* _DIRECTIONS FOR THIS TASK_: Copy out all of the material exactly.

* _SUPPLIED MATERIAL_:
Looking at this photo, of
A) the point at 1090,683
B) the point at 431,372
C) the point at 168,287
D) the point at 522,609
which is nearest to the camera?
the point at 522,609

* _SOLUTION TO THE PROBLEM_:
Looking at this photo, of
A) the point at 1090,683
B) the point at 431,372
C) the point at 168,287
D) the point at 522,609
which is nearest to the camera?
the point at 522,609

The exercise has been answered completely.